4. If students need to collaborate in a face-2-face class, students can slide their desks next to one another and exchange contact information if they need to continue the conversation later. In an online class, instructors have to set up an area for collaboration. I will also note, since collaboration seems to proceed at a slow pace in online environments, students benefit from suggestions about schedules.
This list could go on and on, but the point, here, is to describe how to evaluate your course. Maybe, my point is a little more precise in that the evaluation is better when it is completed by a peer.
Consider these resources for evaluation:
Sloan 5 Pillars: http://sloanconsortium.org/5pillars
The Sloan rubric is especially important from an institutional perspective. It describes online teaching in the big picture, the purpose it serves at the university.
Chico Rubric: http://www.csuchico.edu/roi/the_rubric.shtml
The Chico Rubric examines the course from many perspectives. One such criteria, student feedback, is especially important to the instructor. Student feedback, however, can be complicated. More on that later.

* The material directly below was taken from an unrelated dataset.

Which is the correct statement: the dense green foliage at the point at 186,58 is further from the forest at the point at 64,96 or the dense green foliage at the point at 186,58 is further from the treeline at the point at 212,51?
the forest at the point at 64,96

UAA Course Design Checklist: http://www.uaa.alaska.edu/classes/instructors/Tips/upload/checklist_FTC_2012.pdf
UAA has an exceptional checklist that can be used to examine your course. Even better, I would suggest allowing a peer to evaluate your online learning environment.
Why can the peer critique be helpful? When you invest a great deal of time and energy into a learning management system (LMS), it can be easy to overlook some of the basic details. Maybe you created the file for the first assignment, but maybe you forgot to actually upload the assignment. Maybe you need to turn on certain sections for student access. There are so many possibilities.
For my own online classes, the peer evaluation has been most helpful for understanding site navigation. When a colleague describes the LMS as easy to navigate and states that information is easy to find, you can have some assurance that students can navigate your course effectively. Of course there should be doubts, there is always room for improvement, but down the road when students evaluate your course and LMS, you can take comments about difficulties in navigation with a grain of salt. There might be larger issues involved, navigation via tablet compared to computer, navigation using Explorer rather than Firefox. If you have spent a great deal of time preparing your online course, it is likely the evaluation will give you confidence. That’s something we normally overlooked when teaching in all venues.